Never assign Storage role to Log processes

Is there an approach to prevent FoundationDB from ever assigning a storage role to log processes?
According to the Roles / Classes matrix and Locality.cpp, the storage role is defined as WorstFit for Log processes. For our case, it would be preferable to define it as NeverAssign, as assigning a storage role to a log process is likely to render the cluster unavailable.

Context:
We have recently, twice, experienced log processes being assigned the storage role when excluding storage processes. The log processes run on smaller disks compared to the storage processes (64GB vs 1TB). Both times the FoundationDB cluster became effectively unavailable, as the disks of the log processes became full during data rebalancing.

In each case the cluster was healthy and fully replicated (triple redundancy), and one or more exclusion(s) of storage processes, either due to replacement or shrinking, caused the FoundationDB cluster to assign storage roles to log processes.

We run FoundationDB on kubernetes through the fdb-kubernetes-operator: v1.28.1.
FoundationDB version: 7.1.43

Do you know why those log processes have the storage role assigned? And is the storage role removed after the excluded processes are removed? What fault domains does your setup use and how were the processes distributed at the time? Just wondering why FDB was choosing to use some log processes as storage processes.

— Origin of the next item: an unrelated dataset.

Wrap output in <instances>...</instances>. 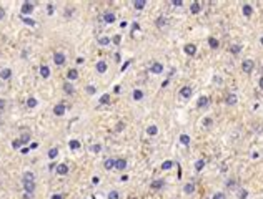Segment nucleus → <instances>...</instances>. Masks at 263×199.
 <instances>
[{"label":"nucleus","mask_w":263,"mask_h":199,"mask_svg":"<svg viewBox=\"0 0 263 199\" xmlns=\"http://www.w3.org/2000/svg\"><path fill=\"white\" fill-rule=\"evenodd\" d=\"M133 7L137 8V10H142V8H145V7H147V0H135V2H133Z\"/></svg>","instance_id":"2eb2a0df"},{"label":"nucleus","mask_w":263,"mask_h":199,"mask_svg":"<svg viewBox=\"0 0 263 199\" xmlns=\"http://www.w3.org/2000/svg\"><path fill=\"white\" fill-rule=\"evenodd\" d=\"M68 146H70V149H80V141L78 139H70Z\"/></svg>","instance_id":"a878e982"},{"label":"nucleus","mask_w":263,"mask_h":199,"mask_svg":"<svg viewBox=\"0 0 263 199\" xmlns=\"http://www.w3.org/2000/svg\"><path fill=\"white\" fill-rule=\"evenodd\" d=\"M83 61H85V58H82V56H78V58H77V63H78V65H80V63H83Z\"/></svg>","instance_id":"5fc2aeb1"},{"label":"nucleus","mask_w":263,"mask_h":199,"mask_svg":"<svg viewBox=\"0 0 263 199\" xmlns=\"http://www.w3.org/2000/svg\"><path fill=\"white\" fill-rule=\"evenodd\" d=\"M133 100H135V101L143 100V91H142V90H135V91H133Z\"/></svg>","instance_id":"b1692460"},{"label":"nucleus","mask_w":263,"mask_h":199,"mask_svg":"<svg viewBox=\"0 0 263 199\" xmlns=\"http://www.w3.org/2000/svg\"><path fill=\"white\" fill-rule=\"evenodd\" d=\"M100 103H102V105H108V103H110V96H108V95H102V96H100Z\"/></svg>","instance_id":"c9c22d12"},{"label":"nucleus","mask_w":263,"mask_h":199,"mask_svg":"<svg viewBox=\"0 0 263 199\" xmlns=\"http://www.w3.org/2000/svg\"><path fill=\"white\" fill-rule=\"evenodd\" d=\"M4 17H5V10H4V8H2V7H0V20H2V18H4Z\"/></svg>","instance_id":"3c124183"},{"label":"nucleus","mask_w":263,"mask_h":199,"mask_svg":"<svg viewBox=\"0 0 263 199\" xmlns=\"http://www.w3.org/2000/svg\"><path fill=\"white\" fill-rule=\"evenodd\" d=\"M128 65H130V61H127V63H125V65L122 66V72H125V70H127V66H128Z\"/></svg>","instance_id":"6e6d98bb"},{"label":"nucleus","mask_w":263,"mask_h":199,"mask_svg":"<svg viewBox=\"0 0 263 199\" xmlns=\"http://www.w3.org/2000/svg\"><path fill=\"white\" fill-rule=\"evenodd\" d=\"M47 12H48V15H52V13H53V12H55V8H53V5H48V8H47Z\"/></svg>","instance_id":"09e8293b"},{"label":"nucleus","mask_w":263,"mask_h":199,"mask_svg":"<svg viewBox=\"0 0 263 199\" xmlns=\"http://www.w3.org/2000/svg\"><path fill=\"white\" fill-rule=\"evenodd\" d=\"M152 188H153V189L163 188V181H153V183H152Z\"/></svg>","instance_id":"e433bc0d"},{"label":"nucleus","mask_w":263,"mask_h":199,"mask_svg":"<svg viewBox=\"0 0 263 199\" xmlns=\"http://www.w3.org/2000/svg\"><path fill=\"white\" fill-rule=\"evenodd\" d=\"M180 143L185 144V146H188V144H190V136H188V134H181V136H180Z\"/></svg>","instance_id":"bb28decb"},{"label":"nucleus","mask_w":263,"mask_h":199,"mask_svg":"<svg viewBox=\"0 0 263 199\" xmlns=\"http://www.w3.org/2000/svg\"><path fill=\"white\" fill-rule=\"evenodd\" d=\"M63 90H65V93H68V95H73V93H75L72 83H65V85H63Z\"/></svg>","instance_id":"5701e85b"},{"label":"nucleus","mask_w":263,"mask_h":199,"mask_svg":"<svg viewBox=\"0 0 263 199\" xmlns=\"http://www.w3.org/2000/svg\"><path fill=\"white\" fill-rule=\"evenodd\" d=\"M230 50H232V53H240L242 46H240V45H232V48H230Z\"/></svg>","instance_id":"79ce46f5"},{"label":"nucleus","mask_w":263,"mask_h":199,"mask_svg":"<svg viewBox=\"0 0 263 199\" xmlns=\"http://www.w3.org/2000/svg\"><path fill=\"white\" fill-rule=\"evenodd\" d=\"M28 139H30V134H28V133H25V134H22L20 141H22L23 144H25V143H28Z\"/></svg>","instance_id":"ea45409f"},{"label":"nucleus","mask_w":263,"mask_h":199,"mask_svg":"<svg viewBox=\"0 0 263 199\" xmlns=\"http://www.w3.org/2000/svg\"><path fill=\"white\" fill-rule=\"evenodd\" d=\"M98 43H100V45H105V46H107V45L110 43V38H108V37H98Z\"/></svg>","instance_id":"2f4dec72"},{"label":"nucleus","mask_w":263,"mask_h":199,"mask_svg":"<svg viewBox=\"0 0 263 199\" xmlns=\"http://www.w3.org/2000/svg\"><path fill=\"white\" fill-rule=\"evenodd\" d=\"M103 166H105V169H113L115 168V159H105Z\"/></svg>","instance_id":"4be33fe9"},{"label":"nucleus","mask_w":263,"mask_h":199,"mask_svg":"<svg viewBox=\"0 0 263 199\" xmlns=\"http://www.w3.org/2000/svg\"><path fill=\"white\" fill-rule=\"evenodd\" d=\"M173 166H175V163H173V161H165V163L162 164V169H163V171H167V169H172Z\"/></svg>","instance_id":"c85d7f7f"},{"label":"nucleus","mask_w":263,"mask_h":199,"mask_svg":"<svg viewBox=\"0 0 263 199\" xmlns=\"http://www.w3.org/2000/svg\"><path fill=\"white\" fill-rule=\"evenodd\" d=\"M203 166H205V161H203V159H198V161L195 163V169H196V171H201Z\"/></svg>","instance_id":"473e14b6"},{"label":"nucleus","mask_w":263,"mask_h":199,"mask_svg":"<svg viewBox=\"0 0 263 199\" xmlns=\"http://www.w3.org/2000/svg\"><path fill=\"white\" fill-rule=\"evenodd\" d=\"M87 91L90 93V95H93V93H95V86H92V85H90V86H87Z\"/></svg>","instance_id":"8fccbe9b"},{"label":"nucleus","mask_w":263,"mask_h":199,"mask_svg":"<svg viewBox=\"0 0 263 199\" xmlns=\"http://www.w3.org/2000/svg\"><path fill=\"white\" fill-rule=\"evenodd\" d=\"M237 196H238V198H240V199H247V196H248V191H247V189H238Z\"/></svg>","instance_id":"7c9ffc66"},{"label":"nucleus","mask_w":263,"mask_h":199,"mask_svg":"<svg viewBox=\"0 0 263 199\" xmlns=\"http://www.w3.org/2000/svg\"><path fill=\"white\" fill-rule=\"evenodd\" d=\"M262 43H263V37H262Z\"/></svg>","instance_id":"680f3d73"},{"label":"nucleus","mask_w":263,"mask_h":199,"mask_svg":"<svg viewBox=\"0 0 263 199\" xmlns=\"http://www.w3.org/2000/svg\"><path fill=\"white\" fill-rule=\"evenodd\" d=\"M172 5H175V7H181V5H183V2H181V0H172Z\"/></svg>","instance_id":"49530a36"},{"label":"nucleus","mask_w":263,"mask_h":199,"mask_svg":"<svg viewBox=\"0 0 263 199\" xmlns=\"http://www.w3.org/2000/svg\"><path fill=\"white\" fill-rule=\"evenodd\" d=\"M212 124H213V120H212V118H205V120H203V126L210 128Z\"/></svg>","instance_id":"58836bf2"},{"label":"nucleus","mask_w":263,"mask_h":199,"mask_svg":"<svg viewBox=\"0 0 263 199\" xmlns=\"http://www.w3.org/2000/svg\"><path fill=\"white\" fill-rule=\"evenodd\" d=\"M120 90H122V88H120V86H118V85H117V86H115V88H113V91H115V93H120Z\"/></svg>","instance_id":"4d7b16f0"},{"label":"nucleus","mask_w":263,"mask_h":199,"mask_svg":"<svg viewBox=\"0 0 263 199\" xmlns=\"http://www.w3.org/2000/svg\"><path fill=\"white\" fill-rule=\"evenodd\" d=\"M191 93H193L191 86H183V88L180 90V96L183 98V100H188V98L191 96Z\"/></svg>","instance_id":"7ed1b4c3"},{"label":"nucleus","mask_w":263,"mask_h":199,"mask_svg":"<svg viewBox=\"0 0 263 199\" xmlns=\"http://www.w3.org/2000/svg\"><path fill=\"white\" fill-rule=\"evenodd\" d=\"M67 78H68V80H77V78H78V72H77V70H73V68H72V70H68Z\"/></svg>","instance_id":"412c9836"},{"label":"nucleus","mask_w":263,"mask_h":199,"mask_svg":"<svg viewBox=\"0 0 263 199\" xmlns=\"http://www.w3.org/2000/svg\"><path fill=\"white\" fill-rule=\"evenodd\" d=\"M10 77H12V70H10V68H4V70L0 72V78H2V80H9Z\"/></svg>","instance_id":"ddd939ff"},{"label":"nucleus","mask_w":263,"mask_h":199,"mask_svg":"<svg viewBox=\"0 0 263 199\" xmlns=\"http://www.w3.org/2000/svg\"><path fill=\"white\" fill-rule=\"evenodd\" d=\"M20 153H22V154H27V153H28V148H22Z\"/></svg>","instance_id":"13d9d810"},{"label":"nucleus","mask_w":263,"mask_h":199,"mask_svg":"<svg viewBox=\"0 0 263 199\" xmlns=\"http://www.w3.org/2000/svg\"><path fill=\"white\" fill-rule=\"evenodd\" d=\"M37 105H38V101H37L35 98H28V100H27V106L28 108H35Z\"/></svg>","instance_id":"c756f323"},{"label":"nucleus","mask_w":263,"mask_h":199,"mask_svg":"<svg viewBox=\"0 0 263 199\" xmlns=\"http://www.w3.org/2000/svg\"><path fill=\"white\" fill-rule=\"evenodd\" d=\"M52 199H63V198H62V194H53Z\"/></svg>","instance_id":"864d4df0"},{"label":"nucleus","mask_w":263,"mask_h":199,"mask_svg":"<svg viewBox=\"0 0 263 199\" xmlns=\"http://www.w3.org/2000/svg\"><path fill=\"white\" fill-rule=\"evenodd\" d=\"M122 129H123V123H118L117 124V131H122Z\"/></svg>","instance_id":"603ef678"},{"label":"nucleus","mask_w":263,"mask_h":199,"mask_svg":"<svg viewBox=\"0 0 263 199\" xmlns=\"http://www.w3.org/2000/svg\"><path fill=\"white\" fill-rule=\"evenodd\" d=\"M103 20L107 22V23H113V22L117 20V17H115V13H112V12H107V13L103 15Z\"/></svg>","instance_id":"9d476101"},{"label":"nucleus","mask_w":263,"mask_h":199,"mask_svg":"<svg viewBox=\"0 0 263 199\" xmlns=\"http://www.w3.org/2000/svg\"><path fill=\"white\" fill-rule=\"evenodd\" d=\"M90 151H92V153H100V151H102V146H100V144H93V146H90Z\"/></svg>","instance_id":"4c0bfd02"},{"label":"nucleus","mask_w":263,"mask_h":199,"mask_svg":"<svg viewBox=\"0 0 263 199\" xmlns=\"http://www.w3.org/2000/svg\"><path fill=\"white\" fill-rule=\"evenodd\" d=\"M115 168L117 169H120V171H123L125 168H127V161H125V159H115Z\"/></svg>","instance_id":"9b49d317"},{"label":"nucleus","mask_w":263,"mask_h":199,"mask_svg":"<svg viewBox=\"0 0 263 199\" xmlns=\"http://www.w3.org/2000/svg\"><path fill=\"white\" fill-rule=\"evenodd\" d=\"M150 72L155 73V75H160V73L163 72V65H162V63H158V61H155L153 65H152V68H150Z\"/></svg>","instance_id":"423d86ee"},{"label":"nucleus","mask_w":263,"mask_h":199,"mask_svg":"<svg viewBox=\"0 0 263 199\" xmlns=\"http://www.w3.org/2000/svg\"><path fill=\"white\" fill-rule=\"evenodd\" d=\"M33 12V4L32 2H23V5H22V13L27 15V13H32Z\"/></svg>","instance_id":"20e7f679"},{"label":"nucleus","mask_w":263,"mask_h":199,"mask_svg":"<svg viewBox=\"0 0 263 199\" xmlns=\"http://www.w3.org/2000/svg\"><path fill=\"white\" fill-rule=\"evenodd\" d=\"M57 154H58V149L57 148H52L50 151H48V158L53 159V158H57Z\"/></svg>","instance_id":"72a5a7b5"},{"label":"nucleus","mask_w":263,"mask_h":199,"mask_svg":"<svg viewBox=\"0 0 263 199\" xmlns=\"http://www.w3.org/2000/svg\"><path fill=\"white\" fill-rule=\"evenodd\" d=\"M120 41H122V37H120V35H115V37H113V43H115V45H118Z\"/></svg>","instance_id":"de8ad7c7"},{"label":"nucleus","mask_w":263,"mask_h":199,"mask_svg":"<svg viewBox=\"0 0 263 199\" xmlns=\"http://www.w3.org/2000/svg\"><path fill=\"white\" fill-rule=\"evenodd\" d=\"M193 191H195V186H193V184H191V183H186L185 186H183V193H186V194H191V193H193Z\"/></svg>","instance_id":"aec40b11"},{"label":"nucleus","mask_w":263,"mask_h":199,"mask_svg":"<svg viewBox=\"0 0 263 199\" xmlns=\"http://www.w3.org/2000/svg\"><path fill=\"white\" fill-rule=\"evenodd\" d=\"M157 133H158V128L155 126V124H152V126L147 128V134H150V136H155Z\"/></svg>","instance_id":"393cba45"},{"label":"nucleus","mask_w":263,"mask_h":199,"mask_svg":"<svg viewBox=\"0 0 263 199\" xmlns=\"http://www.w3.org/2000/svg\"><path fill=\"white\" fill-rule=\"evenodd\" d=\"M53 113H55L57 116H62V115H65V105H57V106L53 108Z\"/></svg>","instance_id":"4468645a"},{"label":"nucleus","mask_w":263,"mask_h":199,"mask_svg":"<svg viewBox=\"0 0 263 199\" xmlns=\"http://www.w3.org/2000/svg\"><path fill=\"white\" fill-rule=\"evenodd\" d=\"M120 196H118V193L117 191H112V193L108 194V199H118Z\"/></svg>","instance_id":"c03bdc74"},{"label":"nucleus","mask_w":263,"mask_h":199,"mask_svg":"<svg viewBox=\"0 0 263 199\" xmlns=\"http://www.w3.org/2000/svg\"><path fill=\"white\" fill-rule=\"evenodd\" d=\"M190 10H191V13H200L201 5L198 4V2H193V4H191V7H190Z\"/></svg>","instance_id":"a211bd4d"},{"label":"nucleus","mask_w":263,"mask_h":199,"mask_svg":"<svg viewBox=\"0 0 263 199\" xmlns=\"http://www.w3.org/2000/svg\"><path fill=\"white\" fill-rule=\"evenodd\" d=\"M253 66H255V63H253L252 60H243V63H242L243 73H252L253 72Z\"/></svg>","instance_id":"f03ea898"},{"label":"nucleus","mask_w":263,"mask_h":199,"mask_svg":"<svg viewBox=\"0 0 263 199\" xmlns=\"http://www.w3.org/2000/svg\"><path fill=\"white\" fill-rule=\"evenodd\" d=\"M23 22H25L27 25H30V27H35V20H33V18H23Z\"/></svg>","instance_id":"37998d69"},{"label":"nucleus","mask_w":263,"mask_h":199,"mask_svg":"<svg viewBox=\"0 0 263 199\" xmlns=\"http://www.w3.org/2000/svg\"><path fill=\"white\" fill-rule=\"evenodd\" d=\"M213 199H227V196H225V193H215Z\"/></svg>","instance_id":"a19ab883"},{"label":"nucleus","mask_w":263,"mask_h":199,"mask_svg":"<svg viewBox=\"0 0 263 199\" xmlns=\"http://www.w3.org/2000/svg\"><path fill=\"white\" fill-rule=\"evenodd\" d=\"M237 101H238V96L235 93H230V95H227V98H225V103H227V105H235Z\"/></svg>","instance_id":"6e6552de"},{"label":"nucleus","mask_w":263,"mask_h":199,"mask_svg":"<svg viewBox=\"0 0 263 199\" xmlns=\"http://www.w3.org/2000/svg\"><path fill=\"white\" fill-rule=\"evenodd\" d=\"M183 50H185V53H186V55L193 56V55L196 53V46L193 45V43H188V45H185V46H183Z\"/></svg>","instance_id":"0eeeda50"},{"label":"nucleus","mask_w":263,"mask_h":199,"mask_svg":"<svg viewBox=\"0 0 263 199\" xmlns=\"http://www.w3.org/2000/svg\"><path fill=\"white\" fill-rule=\"evenodd\" d=\"M107 70H108V65H107L105 61H98L97 63V72L98 73H105Z\"/></svg>","instance_id":"f8f14e48"},{"label":"nucleus","mask_w":263,"mask_h":199,"mask_svg":"<svg viewBox=\"0 0 263 199\" xmlns=\"http://www.w3.org/2000/svg\"><path fill=\"white\" fill-rule=\"evenodd\" d=\"M206 105H208V98H206V96H200V98H198V101H196V106H198V108H205Z\"/></svg>","instance_id":"f3484780"},{"label":"nucleus","mask_w":263,"mask_h":199,"mask_svg":"<svg viewBox=\"0 0 263 199\" xmlns=\"http://www.w3.org/2000/svg\"><path fill=\"white\" fill-rule=\"evenodd\" d=\"M57 173L60 174V176H65V174L68 173V166L65 163H63V164H57Z\"/></svg>","instance_id":"1a4fd4ad"},{"label":"nucleus","mask_w":263,"mask_h":199,"mask_svg":"<svg viewBox=\"0 0 263 199\" xmlns=\"http://www.w3.org/2000/svg\"><path fill=\"white\" fill-rule=\"evenodd\" d=\"M260 88H262V90H263V77L260 78Z\"/></svg>","instance_id":"bf43d9fd"},{"label":"nucleus","mask_w":263,"mask_h":199,"mask_svg":"<svg viewBox=\"0 0 263 199\" xmlns=\"http://www.w3.org/2000/svg\"><path fill=\"white\" fill-rule=\"evenodd\" d=\"M165 25H167V18H165V17L157 18V27H165Z\"/></svg>","instance_id":"f704fd0d"},{"label":"nucleus","mask_w":263,"mask_h":199,"mask_svg":"<svg viewBox=\"0 0 263 199\" xmlns=\"http://www.w3.org/2000/svg\"><path fill=\"white\" fill-rule=\"evenodd\" d=\"M4 105H5V103H4V101H0V108H4Z\"/></svg>","instance_id":"052dcab7"},{"label":"nucleus","mask_w":263,"mask_h":199,"mask_svg":"<svg viewBox=\"0 0 263 199\" xmlns=\"http://www.w3.org/2000/svg\"><path fill=\"white\" fill-rule=\"evenodd\" d=\"M53 61H55V65H63L65 63V55H63L62 51H57L53 55Z\"/></svg>","instance_id":"39448f33"},{"label":"nucleus","mask_w":263,"mask_h":199,"mask_svg":"<svg viewBox=\"0 0 263 199\" xmlns=\"http://www.w3.org/2000/svg\"><path fill=\"white\" fill-rule=\"evenodd\" d=\"M40 75H42V78H48L50 77V68L45 66V65H42L40 66Z\"/></svg>","instance_id":"dca6fc26"},{"label":"nucleus","mask_w":263,"mask_h":199,"mask_svg":"<svg viewBox=\"0 0 263 199\" xmlns=\"http://www.w3.org/2000/svg\"><path fill=\"white\" fill-rule=\"evenodd\" d=\"M208 45L212 46V48H218V45H220V43H218V40H217V38L210 37V38H208Z\"/></svg>","instance_id":"cd10ccee"},{"label":"nucleus","mask_w":263,"mask_h":199,"mask_svg":"<svg viewBox=\"0 0 263 199\" xmlns=\"http://www.w3.org/2000/svg\"><path fill=\"white\" fill-rule=\"evenodd\" d=\"M253 13V8H252V5H248V4H245L243 5V15L245 17H250Z\"/></svg>","instance_id":"6ab92c4d"},{"label":"nucleus","mask_w":263,"mask_h":199,"mask_svg":"<svg viewBox=\"0 0 263 199\" xmlns=\"http://www.w3.org/2000/svg\"><path fill=\"white\" fill-rule=\"evenodd\" d=\"M22 144H23V143H22L20 139H15V141H13V143H12V148H20Z\"/></svg>","instance_id":"a18cd8bd"},{"label":"nucleus","mask_w":263,"mask_h":199,"mask_svg":"<svg viewBox=\"0 0 263 199\" xmlns=\"http://www.w3.org/2000/svg\"><path fill=\"white\" fill-rule=\"evenodd\" d=\"M23 188H25V193H28V194H32L35 191V176L30 171H27L23 174Z\"/></svg>","instance_id":"f257e3e1"}]
</instances>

I’ll try to answer as well as I can with the information I’ve collected so far.

Do you know why those log processes have the storage role assigned?

We see events related to this

<Event Severity="20" Time="1702069368.093155" DateTime="2023-12-08T21:02:48Z" Type="DDRecruitingEmergency" ID="cb30a25d47482259" Primary="1" ThreadID="10229846978395254337" Machine="10.115.13.206:4501" LogGroup="foundationdb-cluster" Roles="DD,MS,RK,RV" />
<Event Severity="20" Time="1702069368.291899" DateTime="2023-12-08T21:02:48Z" Type="RecruitStorageNotAvailable" ID="393d4a0abb4b842f" Error="no_more_servers" ErrorDescription="Not enough physical servers available" ErrorCode="1008" IsCriticalRecruitment="1" ThreadID="11583647727294248172" Machine="10.115.13.224:4501" LogGroup="foundationdb-cluster" Roles="CC,GP" />

Which seems to be caused by hasHealthyTeam (healthyTeamCount!=0) being false [source].
Theory: Without digging further into the code, I would assume a team is considered unhealthy when one of the processes are excluded. → If all teams have > 0 excluded processes, FoundationDB will start critical recruitment, adding storage roles to log processes.

What fault domains does your setup use and how were the processes distributed at the time?

In both cases we ran with a single pod (process) per machine (k8s node), with each machine being a fault domain. Triple redundancy.

First case:
3 storage processes. Replacing one storage process. One exclusion + one new storage process (new pod and machine) joining the cluster.

Second case:
30 storage processes. Scale down to 6 storage processes (through k8s operator). 24 exclusions.

And is the storage role removed after the excluded processes are removed?

We didn’t observe this as most of the excluded processes didn’t manage to empty their disk/storage before the log disks became full, i.e. they were never removed.